Material for this task below:
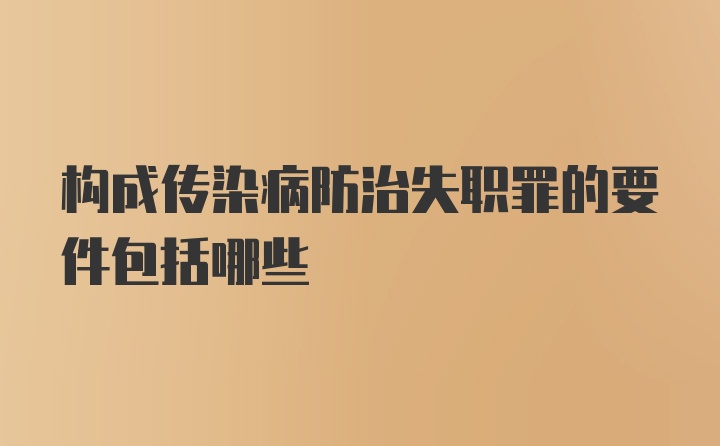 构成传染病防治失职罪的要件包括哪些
End of Material for this task.
Material for this task below:
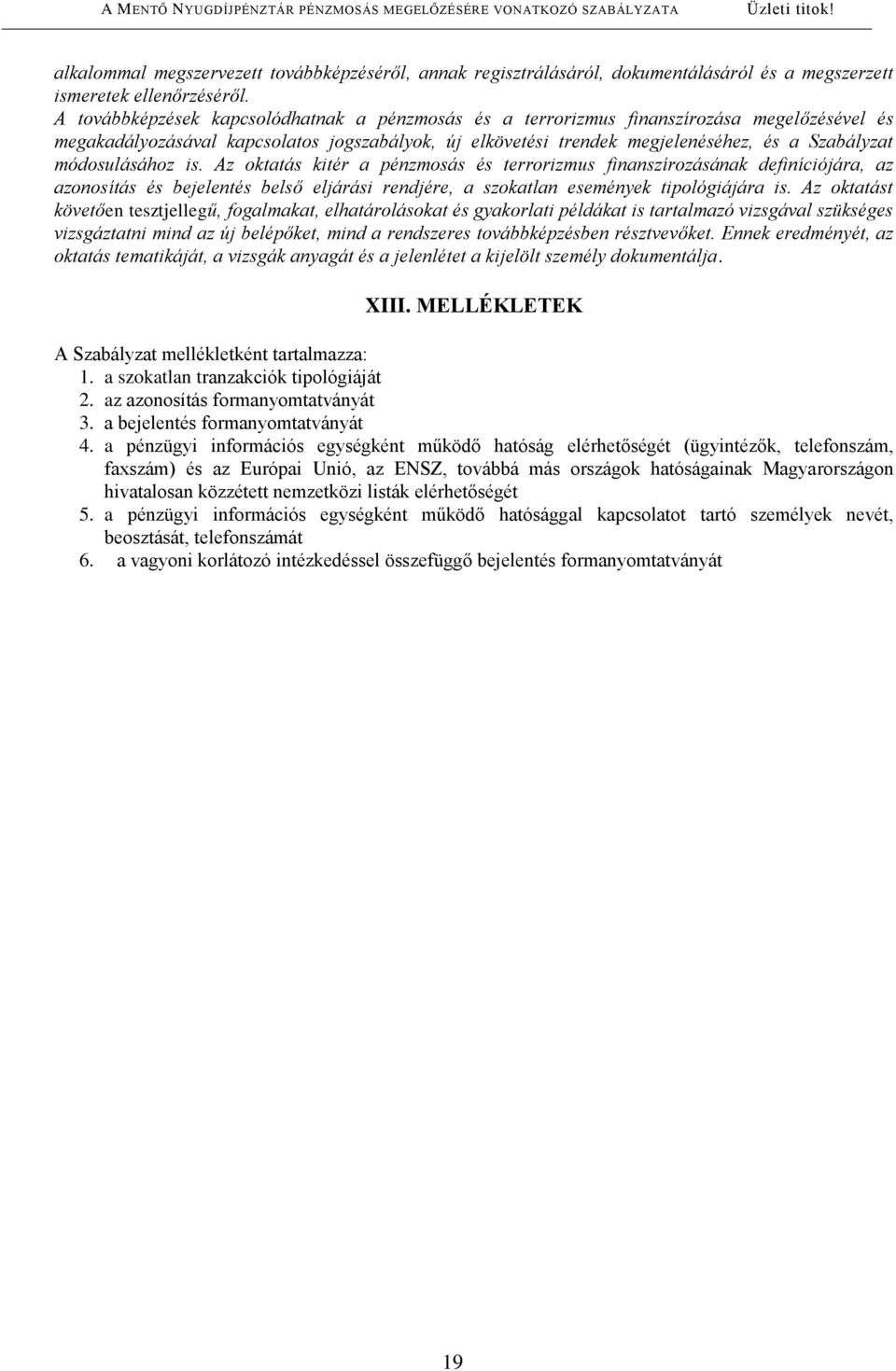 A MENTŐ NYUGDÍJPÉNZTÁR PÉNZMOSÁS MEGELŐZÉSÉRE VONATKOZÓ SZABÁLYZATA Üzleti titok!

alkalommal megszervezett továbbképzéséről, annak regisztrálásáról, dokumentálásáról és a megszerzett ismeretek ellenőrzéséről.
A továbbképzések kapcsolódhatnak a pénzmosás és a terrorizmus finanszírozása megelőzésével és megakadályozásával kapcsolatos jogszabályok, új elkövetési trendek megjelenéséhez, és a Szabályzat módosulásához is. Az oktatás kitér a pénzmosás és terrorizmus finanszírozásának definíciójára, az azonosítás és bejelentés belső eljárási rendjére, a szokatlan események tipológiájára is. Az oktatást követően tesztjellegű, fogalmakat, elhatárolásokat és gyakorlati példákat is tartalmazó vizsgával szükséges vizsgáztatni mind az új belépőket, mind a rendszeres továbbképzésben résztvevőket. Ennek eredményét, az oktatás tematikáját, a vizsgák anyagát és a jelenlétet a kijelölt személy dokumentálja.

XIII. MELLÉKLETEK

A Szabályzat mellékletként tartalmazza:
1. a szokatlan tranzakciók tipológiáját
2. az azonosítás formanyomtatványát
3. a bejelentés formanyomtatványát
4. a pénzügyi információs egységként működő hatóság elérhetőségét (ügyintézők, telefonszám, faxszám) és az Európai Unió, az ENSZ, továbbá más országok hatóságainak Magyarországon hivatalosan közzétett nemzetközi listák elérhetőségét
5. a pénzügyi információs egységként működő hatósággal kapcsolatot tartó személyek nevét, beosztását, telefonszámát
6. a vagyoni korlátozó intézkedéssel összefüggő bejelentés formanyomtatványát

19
End of Material for this task.
*What you need to do*. All lines with the word "pénzügyi" are needed; pull them from the entries and copy each.

*Response below*.
4. a pénzügyi információs egységként működő hatóság elérhetőségét (ügyintézők, telefonszám, faxszám) és az Európai Unió, az ENSZ, továbbá más országok hatóságainak Magyarországon hivatalosan közzétett nemzetközi listák elérhetőségét
5. a pénzügyi információs egységként működő hatósággal kapcsolatot tartó személyek nevét, beosztását, telefonszámát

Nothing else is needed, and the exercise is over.